Si tratta di una norma transitoria valida per l’anno 2026: il periodo da considerare per il calcolo del limite di 35.000,00 euro è l’anno precedente a quello in cui si intende accedere o permanere nel regime. Ne consegue che, per applicare il regime nel 2026, occorre considerare i redditi percepiti nel 2025.

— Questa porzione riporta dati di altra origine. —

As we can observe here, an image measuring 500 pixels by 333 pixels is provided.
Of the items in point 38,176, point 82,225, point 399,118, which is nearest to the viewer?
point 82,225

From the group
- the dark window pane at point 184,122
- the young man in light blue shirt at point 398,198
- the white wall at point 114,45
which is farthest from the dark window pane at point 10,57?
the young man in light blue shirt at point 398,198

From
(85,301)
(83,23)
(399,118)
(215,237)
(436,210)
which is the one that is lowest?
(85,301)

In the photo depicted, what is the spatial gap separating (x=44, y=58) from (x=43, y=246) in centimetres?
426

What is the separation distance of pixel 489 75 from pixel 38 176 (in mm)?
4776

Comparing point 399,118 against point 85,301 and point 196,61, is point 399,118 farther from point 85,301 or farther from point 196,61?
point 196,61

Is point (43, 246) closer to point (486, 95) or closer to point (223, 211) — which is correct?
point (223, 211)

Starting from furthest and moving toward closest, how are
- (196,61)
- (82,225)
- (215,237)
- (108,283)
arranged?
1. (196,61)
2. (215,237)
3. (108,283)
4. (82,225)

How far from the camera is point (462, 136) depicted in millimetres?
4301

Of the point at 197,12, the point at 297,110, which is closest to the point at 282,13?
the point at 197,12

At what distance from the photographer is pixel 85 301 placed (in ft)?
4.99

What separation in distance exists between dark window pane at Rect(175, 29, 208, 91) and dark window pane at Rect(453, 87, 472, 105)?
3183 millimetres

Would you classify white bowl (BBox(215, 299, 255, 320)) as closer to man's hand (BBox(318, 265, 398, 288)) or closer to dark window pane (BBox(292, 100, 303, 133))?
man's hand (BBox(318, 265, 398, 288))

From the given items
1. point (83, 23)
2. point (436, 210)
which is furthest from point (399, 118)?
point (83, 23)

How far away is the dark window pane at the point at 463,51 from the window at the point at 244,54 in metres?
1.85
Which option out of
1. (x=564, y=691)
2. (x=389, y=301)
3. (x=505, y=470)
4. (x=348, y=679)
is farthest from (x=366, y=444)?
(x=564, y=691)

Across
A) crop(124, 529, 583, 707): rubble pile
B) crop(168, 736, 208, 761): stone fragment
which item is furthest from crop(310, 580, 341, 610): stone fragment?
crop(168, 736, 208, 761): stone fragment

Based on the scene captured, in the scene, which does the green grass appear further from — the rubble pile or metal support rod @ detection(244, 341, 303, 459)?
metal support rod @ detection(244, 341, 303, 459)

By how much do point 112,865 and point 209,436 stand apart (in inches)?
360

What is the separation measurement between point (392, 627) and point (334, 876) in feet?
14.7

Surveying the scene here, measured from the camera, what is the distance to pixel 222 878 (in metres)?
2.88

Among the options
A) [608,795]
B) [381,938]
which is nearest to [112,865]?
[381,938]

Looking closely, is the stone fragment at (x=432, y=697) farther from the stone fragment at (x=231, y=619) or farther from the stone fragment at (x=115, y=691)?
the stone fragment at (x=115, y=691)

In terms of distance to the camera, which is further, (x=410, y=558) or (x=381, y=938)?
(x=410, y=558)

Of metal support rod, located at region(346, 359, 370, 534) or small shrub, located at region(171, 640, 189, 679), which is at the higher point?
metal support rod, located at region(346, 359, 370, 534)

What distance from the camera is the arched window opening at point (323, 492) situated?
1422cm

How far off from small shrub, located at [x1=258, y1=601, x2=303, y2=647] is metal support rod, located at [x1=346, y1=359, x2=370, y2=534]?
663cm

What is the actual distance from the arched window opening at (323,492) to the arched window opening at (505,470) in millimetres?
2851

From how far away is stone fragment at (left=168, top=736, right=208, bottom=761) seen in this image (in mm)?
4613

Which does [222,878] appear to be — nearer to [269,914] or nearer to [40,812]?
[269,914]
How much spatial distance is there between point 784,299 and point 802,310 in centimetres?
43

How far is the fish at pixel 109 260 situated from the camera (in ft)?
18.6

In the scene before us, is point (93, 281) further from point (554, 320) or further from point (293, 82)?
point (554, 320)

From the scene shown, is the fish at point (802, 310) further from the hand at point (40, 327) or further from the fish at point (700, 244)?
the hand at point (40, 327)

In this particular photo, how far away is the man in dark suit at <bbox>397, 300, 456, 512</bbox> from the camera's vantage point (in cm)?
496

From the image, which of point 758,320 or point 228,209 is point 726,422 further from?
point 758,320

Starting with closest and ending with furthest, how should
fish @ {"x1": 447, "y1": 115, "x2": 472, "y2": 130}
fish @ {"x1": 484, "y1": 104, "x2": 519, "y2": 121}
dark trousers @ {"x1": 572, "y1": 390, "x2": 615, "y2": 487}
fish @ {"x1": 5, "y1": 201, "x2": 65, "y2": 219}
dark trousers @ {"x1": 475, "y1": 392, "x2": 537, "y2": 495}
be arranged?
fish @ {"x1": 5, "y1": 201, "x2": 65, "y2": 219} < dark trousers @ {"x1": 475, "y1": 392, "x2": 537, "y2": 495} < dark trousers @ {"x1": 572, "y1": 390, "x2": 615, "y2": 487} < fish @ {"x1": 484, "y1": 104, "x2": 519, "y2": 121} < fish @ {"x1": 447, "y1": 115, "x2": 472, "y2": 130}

Posto che rilevano solo i redditi percepiti in via ordinaria, per il calcolo della soglia non vanno considerati gli emolumenti arretrati assoggettati a tassazione separata (ai sensi dell’art. 17 comma 1 lett. b) del TUIR);

La cessazione del rapporto di lavoro

Con la finalità di incoraggiare il lavoratore rimasto senza impiego e senza trattamento pensionistico, l’art. 1 comma 57 lett. d-ter) della L. 190/2014 dispone che la verifica della soglia è irrilevante se il rapporto di lavoro è cessato. Pertanto, in caso di cessazione del rapporto il lavoro dipendente nel corso del 2025, il soggetto forfetario non deve preoccuparsi di verificare la soglia di riferimento. Quindi, ad esempio, un contribuente che nel 2025 ha percepito un reddito di lavoro dipendente di 50mila euro ma ha cessato il lavoro per qualsiasi motivo, potrà comunque accedere al regime forfettario (ferma restando la verifica degli altri requisiti di legge).

Gli altri requisiti

Invece gli altri requisiti sono rimasti invariati rispetto al 2025, pertanto:

  • la soglia dei ricavi/compensi percepiti nell’anno precedente, ove per tale quest’anno si intende 2025, deve sempre essere non superiore a 85.000 (da ragguagliare ad anno, a differenza della soglia del lavoro dipendente/assimilato che invece non è da ragguagliare ad anno);
  • la soglia dei ricavi compensi percepiti: se maggiore a 100.000 euro determina la fuoriuscita dal regime forfetario nell’anno stesso;
  • la soglia delle spese per lavoro accessorio, dipendente, collaboratori, lavoratori a progetto, associati in partecipazione con apporto esclusivo di lavoro, tirocinanti estivi deve essere non superiore a 20.000 euro lordi.